▶ [Texto fornecido]:

Depois desses anos em que foi professor de Ginástica o Pité prosseguiu os estudos e passou a dar aulas nas áreas de humanísticas, nomeadamente Direito, Economia e Sociologia, e foi principalmente nesta área disciplinar que ensinou durante décadas gerações de alunos da Escola Secundária da Amadora.
Ensinou e marcou, pela simplicidade, pela disponibilidade, pela atenção, pela proximidade que sempre manteve com os alunos, mas também pelo exemplo superior de ética e pedagogia.
Nunca tive a experiência de ser aluno dele mas as redes sociais encheram-se de comentários comoventes dos seus alunos ao longo de décadas, e entre eles sensibilizou-me especialmente um de um ex-aluno que recordou que o Pité não era particularmente vigilante durante os testes, chegando a sair da sala, e quando lhe perguntou se não tinha receio que os alunos aproveitassem para copiar, respondeu "- Se copiarem não é a mim que enganam, é a vocês mesmos", pelo exemplo tão simples e ao mesmo tempo tão completo da pedagogia para a ética democrática, a conciliação da Liberdade com a Responsabilidade. Que grande pedagogo deve ter sido o meu amigo Pité!
Também me marcou um pequeno episódio ocorrido durante o velória na Igreja Matriz da Amadora. Quando esperava numa fila de amigos para apresentar os pêsames à viúva Fernanda Pité começou-se a ouvir na sala música moçambicana alegre, e comentei com outra pessoa da fila que se calhar alguém se tinha enganado, tendo-me ela respondido que não, que ter aquela música a tocar no velório tinha sido um desejo expresso dele.
É portanto com saudade e admiração pela pessoa e pelo pedagogo que marcou todos os que privaram com ele, mas também com alegria por ter passado pelas nossas vidas, que o devemos recordar.

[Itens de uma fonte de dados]
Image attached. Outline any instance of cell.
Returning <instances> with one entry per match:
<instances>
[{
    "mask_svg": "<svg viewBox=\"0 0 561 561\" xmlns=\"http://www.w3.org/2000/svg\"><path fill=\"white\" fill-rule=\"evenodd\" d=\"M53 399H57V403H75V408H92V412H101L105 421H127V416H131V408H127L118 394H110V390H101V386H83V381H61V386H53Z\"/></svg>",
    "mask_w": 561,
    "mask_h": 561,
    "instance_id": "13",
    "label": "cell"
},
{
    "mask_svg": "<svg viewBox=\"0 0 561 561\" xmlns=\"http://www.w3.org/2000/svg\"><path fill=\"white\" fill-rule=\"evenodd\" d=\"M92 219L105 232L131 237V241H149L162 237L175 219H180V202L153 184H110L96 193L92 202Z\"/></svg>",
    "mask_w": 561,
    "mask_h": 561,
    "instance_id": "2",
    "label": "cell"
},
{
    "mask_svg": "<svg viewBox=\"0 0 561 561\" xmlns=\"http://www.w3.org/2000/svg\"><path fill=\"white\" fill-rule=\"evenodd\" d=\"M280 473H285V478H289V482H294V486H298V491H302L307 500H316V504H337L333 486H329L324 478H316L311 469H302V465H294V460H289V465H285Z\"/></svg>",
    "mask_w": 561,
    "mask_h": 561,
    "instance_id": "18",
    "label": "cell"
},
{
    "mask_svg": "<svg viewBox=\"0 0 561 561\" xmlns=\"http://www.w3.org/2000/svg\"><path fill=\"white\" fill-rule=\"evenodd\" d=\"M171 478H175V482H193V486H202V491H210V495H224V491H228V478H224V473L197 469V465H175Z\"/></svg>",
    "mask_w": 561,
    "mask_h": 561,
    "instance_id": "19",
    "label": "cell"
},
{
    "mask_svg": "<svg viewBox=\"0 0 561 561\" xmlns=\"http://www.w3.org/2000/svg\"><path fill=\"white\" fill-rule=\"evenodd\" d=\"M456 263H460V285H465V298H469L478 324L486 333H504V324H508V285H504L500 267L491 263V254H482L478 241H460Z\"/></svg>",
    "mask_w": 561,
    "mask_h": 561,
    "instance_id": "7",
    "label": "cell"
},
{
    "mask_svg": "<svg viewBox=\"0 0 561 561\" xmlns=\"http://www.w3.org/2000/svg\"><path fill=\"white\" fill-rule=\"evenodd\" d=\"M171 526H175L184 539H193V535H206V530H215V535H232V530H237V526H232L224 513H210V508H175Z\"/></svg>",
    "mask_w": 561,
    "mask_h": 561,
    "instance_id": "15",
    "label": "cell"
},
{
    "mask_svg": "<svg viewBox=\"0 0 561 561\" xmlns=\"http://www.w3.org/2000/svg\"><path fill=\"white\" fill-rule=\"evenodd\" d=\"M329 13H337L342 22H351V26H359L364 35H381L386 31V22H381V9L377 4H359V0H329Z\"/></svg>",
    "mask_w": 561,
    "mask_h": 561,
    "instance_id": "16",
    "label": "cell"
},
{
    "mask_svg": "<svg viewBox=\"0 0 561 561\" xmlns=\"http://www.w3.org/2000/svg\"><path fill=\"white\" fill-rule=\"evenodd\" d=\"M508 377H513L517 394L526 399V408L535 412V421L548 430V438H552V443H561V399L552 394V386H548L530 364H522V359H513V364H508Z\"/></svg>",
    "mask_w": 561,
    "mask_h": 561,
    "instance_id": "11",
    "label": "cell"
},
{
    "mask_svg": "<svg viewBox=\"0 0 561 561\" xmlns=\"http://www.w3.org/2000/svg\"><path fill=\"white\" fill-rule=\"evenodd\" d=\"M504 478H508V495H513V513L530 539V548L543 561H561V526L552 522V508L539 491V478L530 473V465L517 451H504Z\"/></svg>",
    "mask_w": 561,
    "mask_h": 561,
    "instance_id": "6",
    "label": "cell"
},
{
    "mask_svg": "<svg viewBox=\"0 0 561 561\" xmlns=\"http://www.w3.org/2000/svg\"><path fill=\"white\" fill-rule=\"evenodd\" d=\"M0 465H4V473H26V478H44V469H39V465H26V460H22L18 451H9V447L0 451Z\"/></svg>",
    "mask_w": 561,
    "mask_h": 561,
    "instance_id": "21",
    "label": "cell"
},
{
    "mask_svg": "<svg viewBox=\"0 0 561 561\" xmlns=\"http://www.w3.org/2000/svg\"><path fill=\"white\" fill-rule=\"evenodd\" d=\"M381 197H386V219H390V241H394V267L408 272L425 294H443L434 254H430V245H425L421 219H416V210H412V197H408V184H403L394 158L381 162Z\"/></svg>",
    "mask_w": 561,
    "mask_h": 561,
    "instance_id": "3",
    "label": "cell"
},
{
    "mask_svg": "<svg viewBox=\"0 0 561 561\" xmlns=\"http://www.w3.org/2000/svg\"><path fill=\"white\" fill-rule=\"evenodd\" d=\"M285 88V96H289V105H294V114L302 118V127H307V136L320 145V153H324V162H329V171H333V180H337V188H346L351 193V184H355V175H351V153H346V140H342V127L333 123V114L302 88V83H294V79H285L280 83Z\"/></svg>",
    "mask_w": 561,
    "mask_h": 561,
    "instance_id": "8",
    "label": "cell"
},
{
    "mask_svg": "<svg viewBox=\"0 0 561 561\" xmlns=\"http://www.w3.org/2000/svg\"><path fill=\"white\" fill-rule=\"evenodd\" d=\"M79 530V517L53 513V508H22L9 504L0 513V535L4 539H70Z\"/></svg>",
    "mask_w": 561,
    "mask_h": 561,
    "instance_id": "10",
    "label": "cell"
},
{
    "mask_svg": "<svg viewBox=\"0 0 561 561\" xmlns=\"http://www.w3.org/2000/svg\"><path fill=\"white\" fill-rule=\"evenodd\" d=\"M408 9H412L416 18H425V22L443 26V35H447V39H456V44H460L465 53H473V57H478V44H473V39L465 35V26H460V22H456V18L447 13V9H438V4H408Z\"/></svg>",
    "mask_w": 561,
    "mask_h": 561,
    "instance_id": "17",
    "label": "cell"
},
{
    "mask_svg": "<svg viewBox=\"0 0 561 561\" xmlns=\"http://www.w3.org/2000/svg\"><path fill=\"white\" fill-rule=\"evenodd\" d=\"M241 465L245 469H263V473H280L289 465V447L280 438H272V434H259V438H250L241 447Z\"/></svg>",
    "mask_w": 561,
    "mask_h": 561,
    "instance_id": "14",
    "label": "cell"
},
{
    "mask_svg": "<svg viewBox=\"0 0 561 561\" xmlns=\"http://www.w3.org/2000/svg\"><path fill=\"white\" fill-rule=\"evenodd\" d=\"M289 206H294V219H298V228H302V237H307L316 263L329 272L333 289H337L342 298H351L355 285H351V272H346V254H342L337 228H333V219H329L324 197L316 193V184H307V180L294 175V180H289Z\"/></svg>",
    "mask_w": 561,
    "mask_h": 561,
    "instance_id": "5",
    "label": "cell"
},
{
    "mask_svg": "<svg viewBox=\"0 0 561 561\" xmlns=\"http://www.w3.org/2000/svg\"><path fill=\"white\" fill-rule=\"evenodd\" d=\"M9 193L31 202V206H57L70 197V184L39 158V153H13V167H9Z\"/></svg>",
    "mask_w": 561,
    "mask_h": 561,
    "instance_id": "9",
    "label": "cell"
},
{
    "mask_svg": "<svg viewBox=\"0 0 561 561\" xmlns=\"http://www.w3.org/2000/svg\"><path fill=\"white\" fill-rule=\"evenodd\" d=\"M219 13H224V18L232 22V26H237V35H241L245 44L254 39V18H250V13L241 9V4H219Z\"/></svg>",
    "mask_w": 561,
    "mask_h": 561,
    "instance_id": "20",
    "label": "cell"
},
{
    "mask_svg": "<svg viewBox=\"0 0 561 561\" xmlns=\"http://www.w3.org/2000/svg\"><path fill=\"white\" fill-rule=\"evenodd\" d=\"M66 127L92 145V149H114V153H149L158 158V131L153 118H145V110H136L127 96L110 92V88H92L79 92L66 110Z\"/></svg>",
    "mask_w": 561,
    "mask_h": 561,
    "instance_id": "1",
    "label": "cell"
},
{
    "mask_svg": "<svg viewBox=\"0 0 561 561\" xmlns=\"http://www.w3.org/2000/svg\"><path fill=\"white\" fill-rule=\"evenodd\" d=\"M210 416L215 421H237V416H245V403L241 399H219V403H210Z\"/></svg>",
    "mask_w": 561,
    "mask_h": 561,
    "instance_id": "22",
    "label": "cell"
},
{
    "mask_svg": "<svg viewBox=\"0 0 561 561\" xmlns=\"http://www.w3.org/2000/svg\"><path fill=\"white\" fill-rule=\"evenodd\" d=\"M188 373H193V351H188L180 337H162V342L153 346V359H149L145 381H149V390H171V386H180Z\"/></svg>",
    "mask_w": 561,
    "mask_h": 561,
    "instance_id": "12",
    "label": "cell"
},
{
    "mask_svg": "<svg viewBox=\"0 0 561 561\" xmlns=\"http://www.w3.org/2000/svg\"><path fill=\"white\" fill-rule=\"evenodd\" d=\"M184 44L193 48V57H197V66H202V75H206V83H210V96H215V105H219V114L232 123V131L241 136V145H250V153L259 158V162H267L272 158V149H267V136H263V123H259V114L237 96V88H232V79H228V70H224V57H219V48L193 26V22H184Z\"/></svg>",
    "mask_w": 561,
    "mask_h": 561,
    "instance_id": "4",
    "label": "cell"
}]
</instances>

▶ [Tarefas]:
a. Imprima, sem alterações, o trecho do texto sobre o Pité que começa com as palavras "Depois desses anos" e termina com "Secundária da Amadora.".
b. Enumere todas as disciplinas ou áreas que, segundo o texto sobre o Pité, ele ensinou.
Os registos não têm qualquer relação com o texto.

▶ [Respostas]:
a.
Depois desses anos em que foi professor de Ginástica o Pité prosseguiu os estudos e passou a dar aulas nas áreas de humanísticas, nomeadamente Direito, Economia e Sociologia, e foi principalmente nesta área disciplinar que ensinou durante décadas gerações de alunos da Escola Secundária da Amadora.

b. Ginástica, Direito, Economia e Sociologia.